2017年3月30日木曜日

阿武隈の春の雪

 田村市の実家で法事があり、車で出かけた。3月中旬以降、山が二度ほど冠雪した。幹線道路は除雪されているはず――と思いつつも、行きは日陰のカーブや坂道が少ない夏井川沿いの道を利用した。結果的になんの問題もなかった。 
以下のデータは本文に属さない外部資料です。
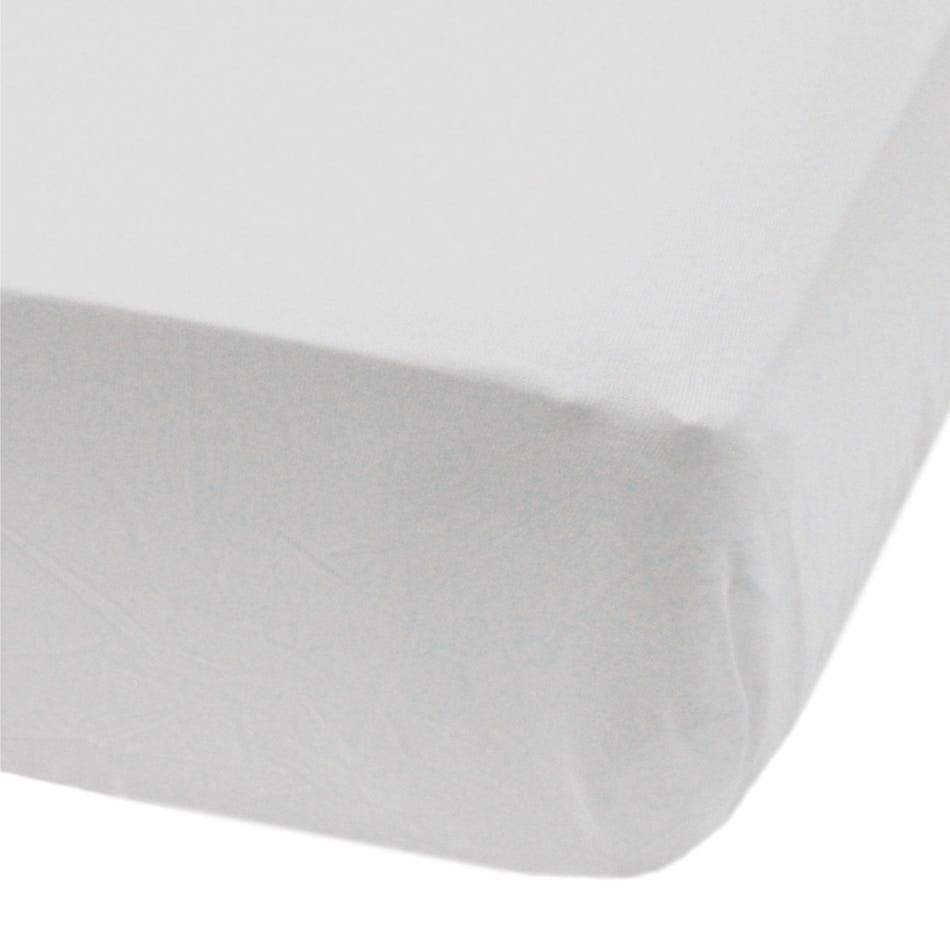 Drap Contour pour lit de bébé - Pirouette & Cie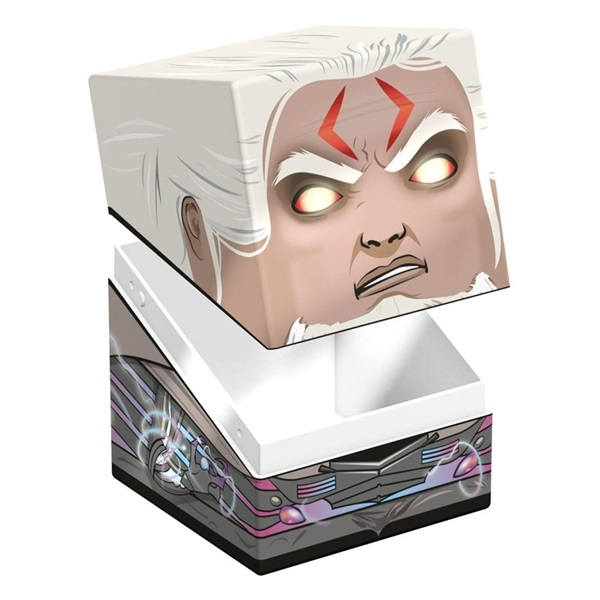 SQUAROES MTG: TEZZERET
 いわき市から田村郡小野町まで、標高を上げながら2カ所で急坂が続く。夏井川渓谷の入り口に当たるJR磐越東線「磐城高崎踏切」付近の地獄坂、そしていわき市と小野町の境の坂。その先はなだらかな“準平原”だ。
 
 いわきの道路には、ほぼ雪がなかった。小野町に入ると、道端に雪のかたまりが点々と残っている。歩道の雪をかきあつめた残骸(融け残り)のように思われた。
 
 朝、家を出るときは同じ道を戻って来ようと思ったが、山あいの道でも大丈夫のはずと、帰りは国道288号を東進し、熊川水系の野上川渓谷を下って大熊町で山麓線(主要地方道いわき浪江線)に折れた。
 
 夏井川渓谷にはなかった雪が、こちらの渓谷にはあった。除雪車が出て雪を道端に寄せたので、走る分にはなんの支障もない=写真。道の周辺の風景が明るく感じられたのは、田畑が雪をかぶって日光を反射していたからだ。待機スペースにタイヤ式の除雪ドーザーが止まっていた。まだ「寒さの冬」が続く、油断はならない、ということなのだろう。
 
 望洋平トンネル、野上トンネルと下って玉の湯温泉トンネルを抜けると、「光の春」の世界に変わった。国道49号でいうと、三和町のいわき三和トンネルのようなものだ。今度の雪と雨は、そこが境目になった。浜通りの平地に住む人間の明るさは、風土的には雪のない冬の明るさが生んだ――直観的にそんなことを思った。